Begin Records shown
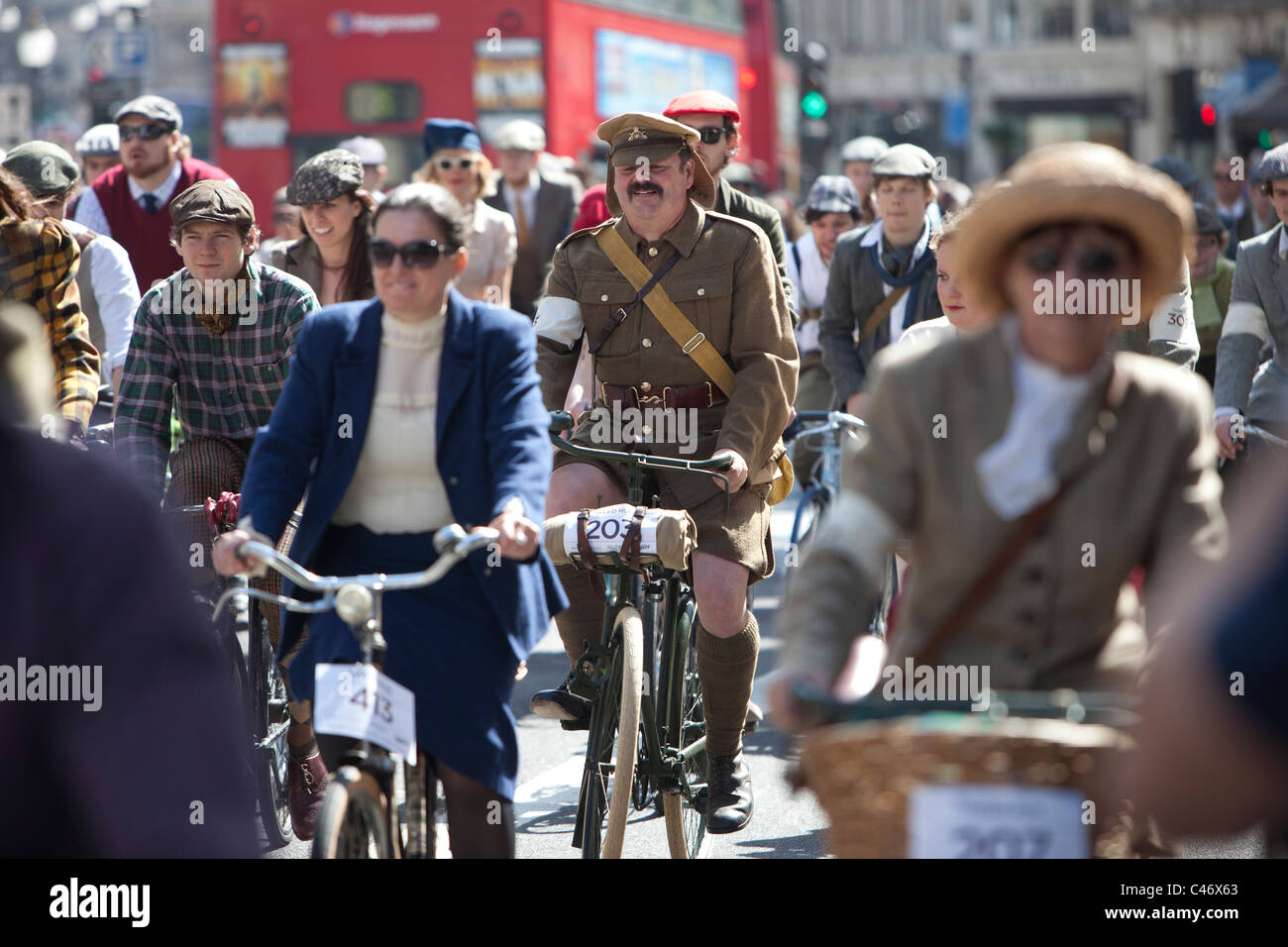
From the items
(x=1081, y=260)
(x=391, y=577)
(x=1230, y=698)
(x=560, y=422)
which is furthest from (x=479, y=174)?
(x=1230, y=698)

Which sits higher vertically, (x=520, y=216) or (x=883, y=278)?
(x=520, y=216)

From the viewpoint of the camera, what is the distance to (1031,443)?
3.02 meters

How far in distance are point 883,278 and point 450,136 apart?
3076mm

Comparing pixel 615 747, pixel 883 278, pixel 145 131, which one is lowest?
pixel 615 747

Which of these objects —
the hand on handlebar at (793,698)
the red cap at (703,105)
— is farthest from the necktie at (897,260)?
the hand on handlebar at (793,698)

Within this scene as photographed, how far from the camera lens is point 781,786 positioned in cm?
700

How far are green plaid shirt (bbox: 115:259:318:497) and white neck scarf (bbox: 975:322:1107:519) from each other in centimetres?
338

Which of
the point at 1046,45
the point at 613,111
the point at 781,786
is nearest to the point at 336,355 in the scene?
the point at 781,786

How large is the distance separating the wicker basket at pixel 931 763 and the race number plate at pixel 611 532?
2.49 metres

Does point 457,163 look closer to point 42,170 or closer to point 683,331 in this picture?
point 42,170

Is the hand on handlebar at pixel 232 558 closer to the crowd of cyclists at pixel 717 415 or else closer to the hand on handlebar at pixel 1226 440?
the crowd of cyclists at pixel 717 415
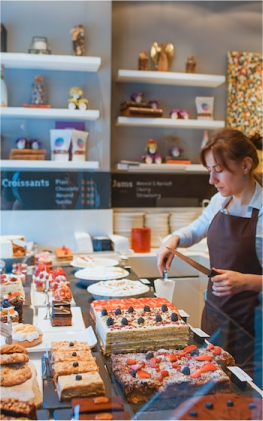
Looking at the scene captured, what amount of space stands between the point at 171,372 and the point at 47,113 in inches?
108

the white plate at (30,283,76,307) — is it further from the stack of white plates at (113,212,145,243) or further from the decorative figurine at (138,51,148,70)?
the decorative figurine at (138,51,148,70)

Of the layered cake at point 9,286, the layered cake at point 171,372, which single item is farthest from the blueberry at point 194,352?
the layered cake at point 9,286

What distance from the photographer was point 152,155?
4.18 meters

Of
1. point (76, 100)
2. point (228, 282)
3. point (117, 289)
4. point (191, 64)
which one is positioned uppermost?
point (191, 64)

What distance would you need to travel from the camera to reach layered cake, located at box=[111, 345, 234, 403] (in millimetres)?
1312

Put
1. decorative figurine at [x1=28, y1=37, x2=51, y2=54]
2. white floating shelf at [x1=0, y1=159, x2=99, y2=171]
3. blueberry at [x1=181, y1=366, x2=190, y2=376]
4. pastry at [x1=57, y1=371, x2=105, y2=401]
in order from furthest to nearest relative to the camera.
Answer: decorative figurine at [x1=28, y1=37, x2=51, y2=54]
white floating shelf at [x1=0, y1=159, x2=99, y2=171]
blueberry at [x1=181, y1=366, x2=190, y2=376]
pastry at [x1=57, y1=371, x2=105, y2=401]

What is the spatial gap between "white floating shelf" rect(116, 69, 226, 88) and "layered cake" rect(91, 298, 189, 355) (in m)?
2.63

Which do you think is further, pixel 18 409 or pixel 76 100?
pixel 76 100

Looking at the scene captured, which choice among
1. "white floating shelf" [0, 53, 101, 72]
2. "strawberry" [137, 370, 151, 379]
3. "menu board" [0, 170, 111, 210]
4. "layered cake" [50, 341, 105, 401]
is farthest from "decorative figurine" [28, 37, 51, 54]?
"strawberry" [137, 370, 151, 379]

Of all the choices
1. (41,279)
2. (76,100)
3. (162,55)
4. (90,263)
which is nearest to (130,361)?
(41,279)

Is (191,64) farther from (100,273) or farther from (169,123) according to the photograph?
(100,273)

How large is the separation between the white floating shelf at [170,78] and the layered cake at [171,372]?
2935mm

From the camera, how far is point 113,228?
13.5 feet

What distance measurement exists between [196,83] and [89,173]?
1.26 meters
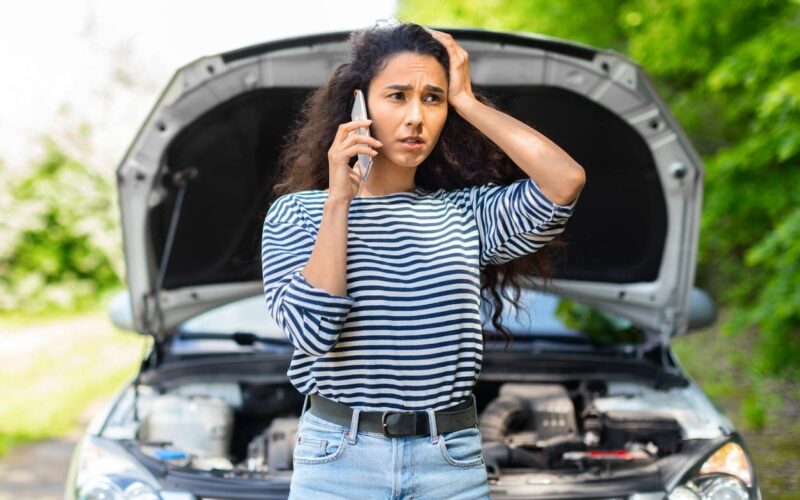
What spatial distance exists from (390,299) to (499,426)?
1.81m

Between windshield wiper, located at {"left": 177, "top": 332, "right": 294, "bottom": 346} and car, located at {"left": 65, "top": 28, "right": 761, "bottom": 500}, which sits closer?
car, located at {"left": 65, "top": 28, "right": 761, "bottom": 500}

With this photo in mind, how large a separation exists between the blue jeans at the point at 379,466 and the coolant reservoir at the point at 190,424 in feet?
5.53

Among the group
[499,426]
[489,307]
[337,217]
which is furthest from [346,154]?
[499,426]

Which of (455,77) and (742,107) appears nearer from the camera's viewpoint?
(455,77)

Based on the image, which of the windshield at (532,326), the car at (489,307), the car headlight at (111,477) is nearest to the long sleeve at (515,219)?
the car at (489,307)

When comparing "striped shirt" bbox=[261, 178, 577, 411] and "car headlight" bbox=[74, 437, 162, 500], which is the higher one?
"striped shirt" bbox=[261, 178, 577, 411]

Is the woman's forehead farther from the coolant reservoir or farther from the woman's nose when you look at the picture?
the coolant reservoir

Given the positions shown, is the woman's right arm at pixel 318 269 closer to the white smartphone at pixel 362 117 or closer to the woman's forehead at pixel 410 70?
the white smartphone at pixel 362 117

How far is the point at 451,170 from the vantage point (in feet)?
7.66

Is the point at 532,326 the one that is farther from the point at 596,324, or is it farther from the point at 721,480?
the point at 721,480

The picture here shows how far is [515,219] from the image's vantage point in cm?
207

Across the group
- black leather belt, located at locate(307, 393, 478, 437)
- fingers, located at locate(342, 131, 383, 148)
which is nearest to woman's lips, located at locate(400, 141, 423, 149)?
fingers, located at locate(342, 131, 383, 148)

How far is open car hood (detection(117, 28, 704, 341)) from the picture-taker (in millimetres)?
3363

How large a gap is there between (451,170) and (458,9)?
32.9 feet
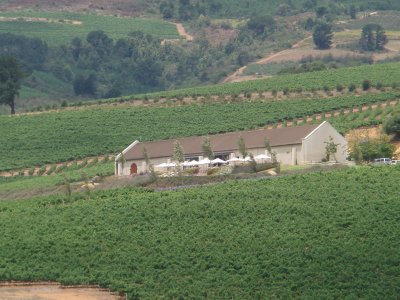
End Records shown
▶ What you are asked to do
Gather every line in the records above that contains the word "Looking". Case counts.

▶ Output of the task
Looking at the scene captured, what amount of space stands between the point at 171,372 and the point at 47,113 in inches?
Looking at the scene captured, which choice among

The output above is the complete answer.